Airbus and Boeing aircraft are less common in Russia than Bombardier, Cessna, and Suchoi aircraft.\
The models presented in Russia can be divided by the manufacturers where Airbus and Boeing each made 9.5% of all flights and Bombardier, Cessna and Suchoi have ~27% each

## Flight arrivals in Russian cities

In [34]:
fig = px.bar(city_average_flights, 
             x="city", 
             y = 'average_flights',
             title='Mean number of flights arriving in Russian cities per day in September 2018',
             labels=dict(city="City", average_flights="Mean number of flights per day"))
fig.update_xaxes(tickangle=30)
fig.show()

You can immediately see Moscow that receives 130 flights daily while the next most popular city St.

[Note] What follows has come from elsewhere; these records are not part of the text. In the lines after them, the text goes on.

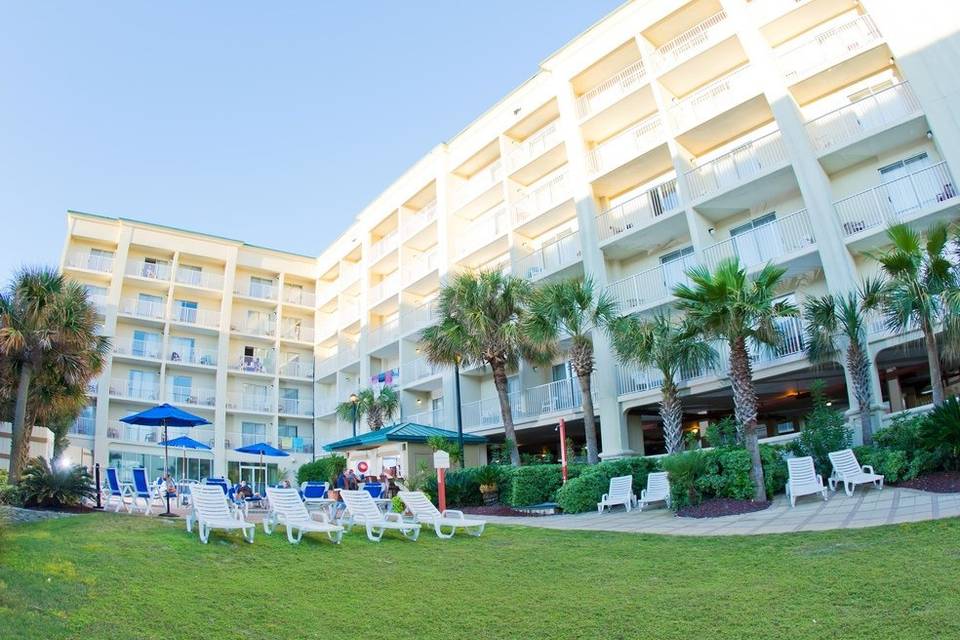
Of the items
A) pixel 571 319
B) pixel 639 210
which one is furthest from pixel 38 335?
pixel 639 210

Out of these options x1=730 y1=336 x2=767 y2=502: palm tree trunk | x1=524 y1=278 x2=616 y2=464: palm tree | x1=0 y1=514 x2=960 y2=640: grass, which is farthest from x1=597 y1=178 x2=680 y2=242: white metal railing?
x1=0 y1=514 x2=960 y2=640: grass

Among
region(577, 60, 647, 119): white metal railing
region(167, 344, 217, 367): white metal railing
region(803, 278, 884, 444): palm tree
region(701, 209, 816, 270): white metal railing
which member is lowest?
region(803, 278, 884, 444): palm tree

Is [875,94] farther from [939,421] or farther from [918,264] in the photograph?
[939,421]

Petersburg receives only 31 flights.\

Knowing that the median value is 3, it is not surprising that in comparison with Moscow all other cities are almost inessential on this chart

In [36]:
fig = px.bar(city_top_10, 
             x="city", 
             y = 'average_flights',
             title='Top 10 cities by daily arrivals in September 2018',
             labels=dict(city="City", average_flights="Mean number of flights per day"))
fig.update_xaxes(tickangle=30)
fig.show()

In the list of the most popular cities, everything is quite expected - most flights are done to two capitals.\
I personally did not expect that Novosibirsk would make it into Top 10! And yet it got 3rd place and has almost 6 more daily flights compared to Top 4 Krasnoyarsk.\
Cities from 4th to 10th places receive approximately the same number of aircraft daily: 9.5 - 11.5

In [37]:
percentage_city_average_flights= city_average_flights.copy()
percentage_city_average_flights['average_flights'] = round(percentage_city_average_flights['average_flights'] / \
                                               percentage_city_average_flights['average_flights'].sum() * 100, 1)

In [39]:
fig = px.bar(percentage_city_average_flights.sort_values(by='average_flights', ascending=False).head(10), 
             x="city", 
             y = 'average_flights',
             title='Top 10 cities by daily arrivals percentage comparison',
             labels=dict(city="City", average_flights="Percent of all daily races"))
fig.update_xaxes(tickangle=30)
fig.show()

130 daily flights is a lot, but how a lot is it?
It turns out that it's 23.4% of all flights in the country!
That is, every fifth flight in Russia arrives in Moscow.

## Conclusion

The analysis revealed that:
- Airbus and Boeing aircrafts account for only 10% of all aircrafts that had races in September 2018
- Bombardier, Cessna and Suchoi manufacturers each has ~27% of all aircraft fleet in Russia.
- The median number of flights per day to each city is three. That is, ~3 flights arrives in most cities per day.
- 130 flights or 23.4% of all flights in Russia  arrive in Moscow. You can say that every fifth flight in September 2018 flew to Moscow.